Faced with an increasingly sophisticated insurgency, particularly along Afghanistan's border with Pakistan, U.S. defense officials said yesterday that they expect sending more troops to have a significant impact on the violence.

"I think that we are clearly working very hard to see if there are opportunities to send additional forces sooner rather than later," Defense Secretary Robert M. Gates told Pentagon reporters.

He added that no final decisions or recommendations have been made.

His comments suggested an acceleration in what had been plans to shift forces there early next year.

And they came as the political discourse on Afghanistan as a key military priority escalated on both Capitol Hill and in the presidential campaign.

Adm. Mike Mullen, chairman of the Joint Chiefs of Staff, who recently returned from meetings with commanders in Afghanistan, said they clearly want more troops now.

"It's a tougher fight, it's a more complex fight, and they need more troops to have the long-term impact that we all want to have there," said Mullen, who also met last week with Pakistani leaders.

Pentagon officials have been wrestling with how to provide what they say is a much-needed military buildup in Afghanistan while they still have 150,000 troops in Iraq...

Mullen, who was in Iraq last week, told reporters he is likely to recommend further troop reductions there this fall. He said he found that conditions in Iraq had improved more than he expected.

"I won't go so far as to say that progress in Iraq from a military perspective has reached a tipping point or is irreversible - it has not and it is not," Mullen said during the Pentagon news conference.

"But security is unquestionably and remarkably better. Indeed, if these trends continue, I expect to be able early this fall to recommend to the secretary and the president further troop reductions."..

Gates said commanders are looking at moving forces around to take advantage of a small boost in French troops expected in Afghanistan. But he ruled out rolling back some of the promises the Pentagon made to soldiers about limiting their deployments to 12 months.

"I think we're looking at a variety of options on how to respond here," Gates said. "I will tell you that I have sought assurances that there will be no return to longer than 12-month deployments, so that's not something we're considering."..

Gates and Mullen also had strong words for Pakistan, saying that Islamabad must do a better job of preventing Taliban and other insurgents from crossing the border into Afghanistan to wage attacks.

The absence of pressure from the Pakistanis, Gates said, is giving militants a greater opportunity to penetrate the porous mountain border. He said the key is to convince the Pakistani government that its country is also at great risk from the insurgents.

Gates said it is an exaggeration to say the border problems have escalated into a war between Pakistan and Afghanistan. And he dismissed as untrue suggestions that the U.S. is massing troops along the border and preparing to launch attacks into Pakistan.

His comments came as U.S. troops abandoned a remote outpost in eastern Afghanistan where militants killed nine of them this week in a large, coordinated attack. Elsewhere in the frontier region, NATO launched artillery and helicopter strikes in Pakistan after coming under insurgent rocket fire, officials said...

1 Comments:

Blogger Dave in Pa. said...

"...His comments came as U.S. troops abandoned a remote outpost in eastern Afghanistan where militants killed nine of them this week in a large, coordinated attack."
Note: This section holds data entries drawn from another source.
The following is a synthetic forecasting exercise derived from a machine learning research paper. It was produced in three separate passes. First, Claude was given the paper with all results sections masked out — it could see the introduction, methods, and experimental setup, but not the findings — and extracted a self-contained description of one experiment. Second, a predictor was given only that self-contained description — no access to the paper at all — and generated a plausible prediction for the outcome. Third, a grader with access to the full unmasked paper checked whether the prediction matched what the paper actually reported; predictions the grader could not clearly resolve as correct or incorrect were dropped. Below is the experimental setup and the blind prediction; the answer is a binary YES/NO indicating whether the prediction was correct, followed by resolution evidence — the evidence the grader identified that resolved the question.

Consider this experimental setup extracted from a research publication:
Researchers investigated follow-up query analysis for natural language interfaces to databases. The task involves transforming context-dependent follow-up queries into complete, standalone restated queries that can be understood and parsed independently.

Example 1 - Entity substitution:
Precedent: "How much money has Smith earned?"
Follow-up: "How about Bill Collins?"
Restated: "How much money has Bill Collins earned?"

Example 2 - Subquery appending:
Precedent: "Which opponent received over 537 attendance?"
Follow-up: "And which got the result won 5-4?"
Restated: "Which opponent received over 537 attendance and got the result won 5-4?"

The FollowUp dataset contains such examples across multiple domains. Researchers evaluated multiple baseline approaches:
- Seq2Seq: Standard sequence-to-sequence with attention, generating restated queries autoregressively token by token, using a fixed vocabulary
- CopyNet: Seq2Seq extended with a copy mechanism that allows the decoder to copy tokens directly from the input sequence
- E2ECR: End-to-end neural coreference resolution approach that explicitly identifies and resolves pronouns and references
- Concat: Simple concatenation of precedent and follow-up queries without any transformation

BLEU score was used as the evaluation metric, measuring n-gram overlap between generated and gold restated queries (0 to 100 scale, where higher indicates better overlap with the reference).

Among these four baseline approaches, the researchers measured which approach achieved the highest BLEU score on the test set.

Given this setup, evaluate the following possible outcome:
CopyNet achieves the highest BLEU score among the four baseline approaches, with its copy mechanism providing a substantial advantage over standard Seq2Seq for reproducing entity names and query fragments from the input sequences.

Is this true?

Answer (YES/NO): NO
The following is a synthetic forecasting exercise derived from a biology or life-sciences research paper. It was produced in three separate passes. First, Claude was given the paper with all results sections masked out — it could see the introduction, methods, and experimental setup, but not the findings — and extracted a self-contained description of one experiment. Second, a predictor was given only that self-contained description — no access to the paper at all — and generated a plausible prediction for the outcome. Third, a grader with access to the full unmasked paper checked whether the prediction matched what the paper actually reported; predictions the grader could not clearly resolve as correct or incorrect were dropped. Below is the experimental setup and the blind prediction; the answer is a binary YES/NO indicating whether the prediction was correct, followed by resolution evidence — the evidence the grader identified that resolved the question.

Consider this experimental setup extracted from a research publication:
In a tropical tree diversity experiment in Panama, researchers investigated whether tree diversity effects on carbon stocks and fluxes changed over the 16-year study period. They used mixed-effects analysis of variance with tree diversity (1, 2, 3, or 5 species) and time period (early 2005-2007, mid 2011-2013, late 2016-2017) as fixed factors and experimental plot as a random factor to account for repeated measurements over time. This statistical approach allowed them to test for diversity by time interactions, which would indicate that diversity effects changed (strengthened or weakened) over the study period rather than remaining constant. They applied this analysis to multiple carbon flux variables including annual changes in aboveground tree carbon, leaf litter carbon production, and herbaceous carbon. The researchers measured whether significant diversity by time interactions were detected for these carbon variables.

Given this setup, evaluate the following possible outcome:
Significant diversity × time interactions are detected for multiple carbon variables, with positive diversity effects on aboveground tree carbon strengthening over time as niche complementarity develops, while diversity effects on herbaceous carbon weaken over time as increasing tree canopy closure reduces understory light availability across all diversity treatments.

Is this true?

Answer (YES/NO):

More on that incident, from Strategy Page, in an article entitled "Troops Angry At Media Bias and Laziness".

Excerpts: "...July 21, 2008: American troops in Afghanistan are not happy with how a July 13th battle with the Taliban was reported....For one thing, there was no "base". What the Taliban attacked was a temporary parking area for vehicles used to conduct patrols of the area...The U.S. and Afghan troops called in air support and kept fighting until the Taliban fled, taking most of their dead and wounded with them...

The troops are angry because, while the Taliban got lucky (such attacks are rare), the enemy did not succeed in taking the U.S. position, and fled the battlefield after suffering heavier casualties. The U.S. troops are much better shots, and know they killed far more of the Taliban. Moreover, they saw smart bombs and missiles hitting buildings that Taliban were firing from. From long experience, they know that people inside bombed buildings rarely survive the explosion."


Read the whole thing. One gets a far different impression of this engagement, the coverage of which seems to have been given the "G&M/Star Treatment".